* **Exercise passage**:
━━━
- Photo of the Garbage Offensive taken by photographer Hiram Maristany
- Date: July 27, 1969 – September 2, 1969
- Location: East Harlem, New York, U.S.
- Caused by: Failure of New York City Department of Sanitation to adequately collect garbage in East Harlem
- Result: Initial systemic changes, including improved collection schedules, the introduction of plastic garbage bags, and alternate-side parking; Long-term return to irregular garbage collection;

Parties
| New York Young Lords Residents of East Harlem; | Government of New York City New York City Department of Sanitation; New York Fire Department; New York Police Department; |

Lead figures
- Felipe Luciano; John Lindsay;

= Garbage Offensive =

1969 garbage-dumping protests in New York City

The Garbage Offensive was a community service initiative that evolved into a series of protests that occurred throughout the summer of 1969 in East Harlem, New York, United States. The offensive was organized by the New York Young Lords, a newly-formed civil rights organization. The Young Lords, after consulting with neighborhood residents, decided to address neglect on the part of the New York City Department of Sanitation in East Harlem, which was a predominantly Puerto Rican neighborhood where uncollected garbage was a significant concern. After being denied cleaning supplies by the sanitation department, the Young Lords organized weekly street cleanups in East Harlem to engage the community, but these efforts failed to attract significant attention.

Beginning on July 27, 1969, the Young Lords and East Harlem residents engaged in escalating garbage-dumping protests, obstructing major intersections with barricades and garbage piles. The protests intensified on August 17, with protesters setting garbage on fire across East Harlem. The next day, Young Lords spokesman Felipe Luciano outlined demands on behalf of the protesters, which included daily garbage collection, street cleaning, increased sanitation resources, greater diversity in employment, higher wages for sanitation workers, and the elimination of corruption within the sanitation workforce. As a result, the city instituted systemic sanitation reforms, though some of these measures were later reversed. The protests ended on September 2.

Many historians consider the Garbage Offensive a critical event for the Young Lords, with some arguing that the protests demonstrated their ability to connect local grievances to systemic issues. Others argue that the critical aspect of the offensive lay in its symbolic demonstration of decolonial action, which resulted in a shift in the community's consciousness and shaped subsequent advocacy efforts. Photographs of the protests were exhibited throughout East Harlem in 2019 as part of the exhibit Mapping Resistance: The Young Lords in El Barrio.
━━━
* **Source material**:
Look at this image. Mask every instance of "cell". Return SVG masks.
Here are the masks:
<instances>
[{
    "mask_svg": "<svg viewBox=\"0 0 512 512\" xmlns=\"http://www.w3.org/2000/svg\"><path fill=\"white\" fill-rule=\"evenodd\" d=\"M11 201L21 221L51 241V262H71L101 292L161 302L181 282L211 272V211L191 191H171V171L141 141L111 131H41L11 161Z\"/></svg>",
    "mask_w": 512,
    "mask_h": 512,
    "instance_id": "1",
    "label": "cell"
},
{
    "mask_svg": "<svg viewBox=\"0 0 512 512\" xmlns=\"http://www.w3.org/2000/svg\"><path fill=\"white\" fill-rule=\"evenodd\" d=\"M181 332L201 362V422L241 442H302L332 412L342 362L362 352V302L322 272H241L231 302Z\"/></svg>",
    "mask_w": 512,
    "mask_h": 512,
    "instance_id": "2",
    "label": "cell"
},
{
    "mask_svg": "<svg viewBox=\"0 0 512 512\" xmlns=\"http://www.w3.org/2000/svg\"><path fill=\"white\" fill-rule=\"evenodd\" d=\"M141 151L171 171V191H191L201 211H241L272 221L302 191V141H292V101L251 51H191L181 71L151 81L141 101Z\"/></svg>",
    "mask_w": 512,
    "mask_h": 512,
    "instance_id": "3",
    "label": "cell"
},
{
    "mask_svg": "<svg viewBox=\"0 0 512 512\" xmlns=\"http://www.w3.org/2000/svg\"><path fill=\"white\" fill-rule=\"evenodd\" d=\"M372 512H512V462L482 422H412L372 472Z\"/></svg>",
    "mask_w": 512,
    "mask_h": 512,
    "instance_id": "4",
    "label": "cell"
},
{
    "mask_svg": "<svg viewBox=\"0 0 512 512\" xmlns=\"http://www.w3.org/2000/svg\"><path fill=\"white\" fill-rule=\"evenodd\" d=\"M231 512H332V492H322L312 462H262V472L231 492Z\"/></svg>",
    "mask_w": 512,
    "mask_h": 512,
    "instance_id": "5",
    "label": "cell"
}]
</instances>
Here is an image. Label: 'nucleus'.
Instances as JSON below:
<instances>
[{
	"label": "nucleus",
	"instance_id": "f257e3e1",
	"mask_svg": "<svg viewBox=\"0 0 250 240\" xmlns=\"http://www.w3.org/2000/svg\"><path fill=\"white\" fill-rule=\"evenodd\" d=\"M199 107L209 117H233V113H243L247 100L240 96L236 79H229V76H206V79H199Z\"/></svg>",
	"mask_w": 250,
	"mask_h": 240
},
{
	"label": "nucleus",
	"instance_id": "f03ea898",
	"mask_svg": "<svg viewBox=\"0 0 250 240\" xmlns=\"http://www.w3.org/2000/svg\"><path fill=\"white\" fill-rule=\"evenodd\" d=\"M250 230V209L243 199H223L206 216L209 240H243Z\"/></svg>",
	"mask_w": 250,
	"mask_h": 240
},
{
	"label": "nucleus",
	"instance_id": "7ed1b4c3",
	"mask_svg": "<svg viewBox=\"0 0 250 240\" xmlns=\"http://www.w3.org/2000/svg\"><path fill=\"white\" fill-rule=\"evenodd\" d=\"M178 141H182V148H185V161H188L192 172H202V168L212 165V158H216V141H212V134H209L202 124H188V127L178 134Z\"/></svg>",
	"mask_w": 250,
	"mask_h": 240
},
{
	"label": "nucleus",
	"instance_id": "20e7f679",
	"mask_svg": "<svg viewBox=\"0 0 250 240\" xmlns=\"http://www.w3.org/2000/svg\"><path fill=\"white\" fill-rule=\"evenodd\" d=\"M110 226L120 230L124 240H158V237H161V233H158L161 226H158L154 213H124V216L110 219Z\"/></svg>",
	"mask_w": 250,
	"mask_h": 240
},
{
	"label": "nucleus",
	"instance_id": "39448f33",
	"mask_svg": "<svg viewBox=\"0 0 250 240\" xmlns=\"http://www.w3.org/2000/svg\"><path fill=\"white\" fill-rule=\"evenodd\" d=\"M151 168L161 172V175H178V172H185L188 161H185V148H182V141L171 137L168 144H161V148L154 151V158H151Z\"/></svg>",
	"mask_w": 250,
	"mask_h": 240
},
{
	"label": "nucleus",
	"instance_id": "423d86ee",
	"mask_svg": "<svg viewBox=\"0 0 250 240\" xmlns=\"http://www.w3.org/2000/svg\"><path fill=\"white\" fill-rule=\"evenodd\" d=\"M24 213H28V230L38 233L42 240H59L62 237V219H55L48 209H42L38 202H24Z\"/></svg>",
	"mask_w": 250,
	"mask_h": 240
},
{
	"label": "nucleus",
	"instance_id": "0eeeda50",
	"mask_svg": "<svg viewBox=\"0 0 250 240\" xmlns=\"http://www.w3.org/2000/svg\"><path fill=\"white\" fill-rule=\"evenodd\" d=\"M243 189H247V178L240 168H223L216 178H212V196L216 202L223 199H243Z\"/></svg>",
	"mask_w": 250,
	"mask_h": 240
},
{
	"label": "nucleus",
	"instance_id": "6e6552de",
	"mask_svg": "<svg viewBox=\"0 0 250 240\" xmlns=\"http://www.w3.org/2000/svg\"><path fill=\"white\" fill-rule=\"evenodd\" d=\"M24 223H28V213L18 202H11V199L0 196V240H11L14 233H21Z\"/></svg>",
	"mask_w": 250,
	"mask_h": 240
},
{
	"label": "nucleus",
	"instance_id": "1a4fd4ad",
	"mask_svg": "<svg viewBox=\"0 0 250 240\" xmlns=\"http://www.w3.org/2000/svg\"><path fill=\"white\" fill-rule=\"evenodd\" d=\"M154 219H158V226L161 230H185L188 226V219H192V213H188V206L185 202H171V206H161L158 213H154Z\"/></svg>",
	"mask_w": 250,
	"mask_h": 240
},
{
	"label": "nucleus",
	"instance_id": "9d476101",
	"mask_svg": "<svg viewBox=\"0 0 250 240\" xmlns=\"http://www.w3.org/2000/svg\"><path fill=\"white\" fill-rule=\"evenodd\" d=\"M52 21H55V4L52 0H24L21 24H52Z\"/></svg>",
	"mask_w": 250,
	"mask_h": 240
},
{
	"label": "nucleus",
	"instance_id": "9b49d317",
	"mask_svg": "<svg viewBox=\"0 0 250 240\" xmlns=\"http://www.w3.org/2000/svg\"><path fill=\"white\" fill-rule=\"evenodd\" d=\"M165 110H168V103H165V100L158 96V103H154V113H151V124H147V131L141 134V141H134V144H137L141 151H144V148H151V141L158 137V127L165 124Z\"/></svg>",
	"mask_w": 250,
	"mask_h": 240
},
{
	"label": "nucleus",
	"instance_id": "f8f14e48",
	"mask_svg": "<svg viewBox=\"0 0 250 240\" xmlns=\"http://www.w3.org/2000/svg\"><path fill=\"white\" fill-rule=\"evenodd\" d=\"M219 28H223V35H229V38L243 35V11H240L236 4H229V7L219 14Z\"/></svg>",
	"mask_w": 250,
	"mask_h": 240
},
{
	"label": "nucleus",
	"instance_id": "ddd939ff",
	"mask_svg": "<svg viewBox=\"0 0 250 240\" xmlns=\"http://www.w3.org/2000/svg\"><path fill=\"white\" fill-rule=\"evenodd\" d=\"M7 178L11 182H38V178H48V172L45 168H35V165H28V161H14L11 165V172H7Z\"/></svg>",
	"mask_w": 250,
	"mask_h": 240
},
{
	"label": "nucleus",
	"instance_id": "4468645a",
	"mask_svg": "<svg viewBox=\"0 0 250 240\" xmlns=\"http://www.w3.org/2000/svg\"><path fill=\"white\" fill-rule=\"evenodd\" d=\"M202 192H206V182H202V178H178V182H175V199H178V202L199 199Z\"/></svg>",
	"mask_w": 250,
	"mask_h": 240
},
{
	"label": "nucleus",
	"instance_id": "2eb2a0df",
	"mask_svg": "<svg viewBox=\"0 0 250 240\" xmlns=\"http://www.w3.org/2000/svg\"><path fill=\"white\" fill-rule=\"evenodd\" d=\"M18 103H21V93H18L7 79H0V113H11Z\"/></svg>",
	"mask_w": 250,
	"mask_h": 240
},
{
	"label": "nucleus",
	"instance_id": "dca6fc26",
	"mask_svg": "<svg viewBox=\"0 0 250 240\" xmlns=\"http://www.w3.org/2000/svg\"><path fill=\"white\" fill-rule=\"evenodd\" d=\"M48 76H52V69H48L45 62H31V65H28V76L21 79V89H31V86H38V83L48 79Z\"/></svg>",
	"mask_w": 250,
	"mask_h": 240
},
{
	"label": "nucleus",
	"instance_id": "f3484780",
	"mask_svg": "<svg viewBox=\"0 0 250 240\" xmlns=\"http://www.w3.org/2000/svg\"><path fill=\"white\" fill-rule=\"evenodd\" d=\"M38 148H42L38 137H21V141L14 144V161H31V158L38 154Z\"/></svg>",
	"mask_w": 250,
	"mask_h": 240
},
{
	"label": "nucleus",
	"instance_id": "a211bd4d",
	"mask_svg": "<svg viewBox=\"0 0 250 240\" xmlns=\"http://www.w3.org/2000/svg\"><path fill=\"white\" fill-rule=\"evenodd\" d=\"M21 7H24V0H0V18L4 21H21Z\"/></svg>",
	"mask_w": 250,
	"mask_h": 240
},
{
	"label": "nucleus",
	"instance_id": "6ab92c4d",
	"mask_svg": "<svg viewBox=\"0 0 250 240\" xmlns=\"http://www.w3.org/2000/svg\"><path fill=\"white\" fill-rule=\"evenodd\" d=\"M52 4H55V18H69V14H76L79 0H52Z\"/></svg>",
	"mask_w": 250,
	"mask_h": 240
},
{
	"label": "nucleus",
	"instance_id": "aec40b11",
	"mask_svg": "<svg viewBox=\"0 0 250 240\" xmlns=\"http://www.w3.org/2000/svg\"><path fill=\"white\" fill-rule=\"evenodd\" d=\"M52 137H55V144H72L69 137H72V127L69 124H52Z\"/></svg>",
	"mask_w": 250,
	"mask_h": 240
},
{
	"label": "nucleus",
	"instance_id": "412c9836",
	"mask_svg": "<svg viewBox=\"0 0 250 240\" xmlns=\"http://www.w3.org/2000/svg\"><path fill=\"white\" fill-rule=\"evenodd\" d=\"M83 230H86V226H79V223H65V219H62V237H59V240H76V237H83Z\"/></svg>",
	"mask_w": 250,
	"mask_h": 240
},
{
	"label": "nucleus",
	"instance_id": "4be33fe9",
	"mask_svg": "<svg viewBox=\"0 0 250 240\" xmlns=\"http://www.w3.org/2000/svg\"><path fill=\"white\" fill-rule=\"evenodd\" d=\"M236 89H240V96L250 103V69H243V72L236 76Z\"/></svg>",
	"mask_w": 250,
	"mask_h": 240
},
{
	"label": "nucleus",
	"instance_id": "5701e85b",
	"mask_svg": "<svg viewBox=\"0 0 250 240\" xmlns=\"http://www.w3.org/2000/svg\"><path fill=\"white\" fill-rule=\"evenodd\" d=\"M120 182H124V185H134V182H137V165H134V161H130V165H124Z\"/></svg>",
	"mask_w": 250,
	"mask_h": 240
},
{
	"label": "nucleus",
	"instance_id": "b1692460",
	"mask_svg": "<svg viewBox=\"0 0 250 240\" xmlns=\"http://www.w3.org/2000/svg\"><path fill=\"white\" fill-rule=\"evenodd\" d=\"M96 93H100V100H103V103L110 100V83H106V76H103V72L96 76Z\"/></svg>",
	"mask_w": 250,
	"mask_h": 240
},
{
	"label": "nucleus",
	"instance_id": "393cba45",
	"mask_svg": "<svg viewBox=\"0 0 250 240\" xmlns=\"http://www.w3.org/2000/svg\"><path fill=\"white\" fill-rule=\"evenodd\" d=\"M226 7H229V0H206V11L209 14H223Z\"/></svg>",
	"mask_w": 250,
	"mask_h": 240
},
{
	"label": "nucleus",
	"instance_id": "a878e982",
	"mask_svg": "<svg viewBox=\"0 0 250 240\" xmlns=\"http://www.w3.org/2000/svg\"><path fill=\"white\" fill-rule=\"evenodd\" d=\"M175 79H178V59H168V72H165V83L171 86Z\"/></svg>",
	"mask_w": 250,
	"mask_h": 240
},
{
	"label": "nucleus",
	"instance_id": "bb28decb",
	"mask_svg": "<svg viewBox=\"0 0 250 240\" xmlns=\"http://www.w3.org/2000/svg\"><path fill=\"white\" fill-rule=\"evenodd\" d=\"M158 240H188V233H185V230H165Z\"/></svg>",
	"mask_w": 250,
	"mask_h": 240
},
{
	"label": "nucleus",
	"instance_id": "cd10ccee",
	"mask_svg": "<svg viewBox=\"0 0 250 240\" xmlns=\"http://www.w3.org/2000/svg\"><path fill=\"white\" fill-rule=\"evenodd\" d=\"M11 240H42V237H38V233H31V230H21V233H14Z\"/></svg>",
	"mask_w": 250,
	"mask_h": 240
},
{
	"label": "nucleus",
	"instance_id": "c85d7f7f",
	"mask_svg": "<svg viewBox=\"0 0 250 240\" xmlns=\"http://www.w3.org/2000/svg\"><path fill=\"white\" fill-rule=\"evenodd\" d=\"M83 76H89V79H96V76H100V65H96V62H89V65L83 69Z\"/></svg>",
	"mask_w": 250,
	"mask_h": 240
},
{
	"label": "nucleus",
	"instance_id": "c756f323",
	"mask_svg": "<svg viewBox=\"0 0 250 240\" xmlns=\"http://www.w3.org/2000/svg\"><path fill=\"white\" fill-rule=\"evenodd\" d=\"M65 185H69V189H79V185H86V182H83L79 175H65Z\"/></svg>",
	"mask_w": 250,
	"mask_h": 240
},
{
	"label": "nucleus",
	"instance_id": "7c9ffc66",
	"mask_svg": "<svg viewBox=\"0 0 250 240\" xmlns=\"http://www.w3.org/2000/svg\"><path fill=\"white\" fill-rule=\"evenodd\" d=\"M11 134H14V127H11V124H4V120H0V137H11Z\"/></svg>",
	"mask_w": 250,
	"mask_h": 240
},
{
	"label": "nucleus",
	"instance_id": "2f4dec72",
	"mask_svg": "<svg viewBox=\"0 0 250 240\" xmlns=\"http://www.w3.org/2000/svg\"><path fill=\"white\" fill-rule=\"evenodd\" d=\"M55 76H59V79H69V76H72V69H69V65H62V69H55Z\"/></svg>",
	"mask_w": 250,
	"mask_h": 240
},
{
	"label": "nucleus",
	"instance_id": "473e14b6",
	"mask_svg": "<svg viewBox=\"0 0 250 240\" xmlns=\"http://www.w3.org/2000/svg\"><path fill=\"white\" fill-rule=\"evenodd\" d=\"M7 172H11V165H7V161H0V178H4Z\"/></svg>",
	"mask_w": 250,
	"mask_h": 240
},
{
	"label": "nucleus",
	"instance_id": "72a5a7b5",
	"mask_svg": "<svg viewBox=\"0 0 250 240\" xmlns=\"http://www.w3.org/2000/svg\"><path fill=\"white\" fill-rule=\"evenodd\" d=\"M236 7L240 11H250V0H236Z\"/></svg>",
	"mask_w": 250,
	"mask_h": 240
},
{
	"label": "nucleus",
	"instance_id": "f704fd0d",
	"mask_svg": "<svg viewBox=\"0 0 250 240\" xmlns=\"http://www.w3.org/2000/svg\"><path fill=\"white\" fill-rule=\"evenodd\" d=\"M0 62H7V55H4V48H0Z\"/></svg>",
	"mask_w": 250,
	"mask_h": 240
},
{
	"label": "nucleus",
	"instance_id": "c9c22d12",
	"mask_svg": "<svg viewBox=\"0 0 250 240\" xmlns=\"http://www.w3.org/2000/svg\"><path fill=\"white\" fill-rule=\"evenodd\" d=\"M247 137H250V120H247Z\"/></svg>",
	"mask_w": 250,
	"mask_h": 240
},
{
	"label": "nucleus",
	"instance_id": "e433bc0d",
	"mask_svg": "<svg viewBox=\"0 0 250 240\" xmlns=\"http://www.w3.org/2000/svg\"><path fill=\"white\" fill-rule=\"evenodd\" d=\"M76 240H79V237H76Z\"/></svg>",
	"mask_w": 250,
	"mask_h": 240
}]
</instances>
━━━
* **Tasks**:
- 1) Do these statements agree with the Garbage Offensive passage? Answer yes or no for each and quote the deciding words. (a) The sanitation department gave the Young Lords cleaning supplies for their street cleanups. (b) Protesters set garbage on fire across East Harlem on August 17. (c) All of the city's sanitation reforms stayed in place.
- 2) Please summarize the Garbage Offensive passage in two sentences.
The listing has no connection to the Garbage Offensive passage.

* **Solution list**:
- 1)
(a) No: "After being denied cleaning supplies by the sanitation department"
(b) Yes: "The protests intensified on August 17, with protesters setting garbage on fire across East Harlem."
(c) No: "though some of these measures were later reversed"

- 2) The Garbage Offensive was organized by the New York Young Lords in the summer of 1969 to address the sanitation department's neglect of East Harlem. It began as weekly street cleanups and grew into garbage-dumping and garbage-burning protests, which led the city to make sanitation reforms, though some were later reversed.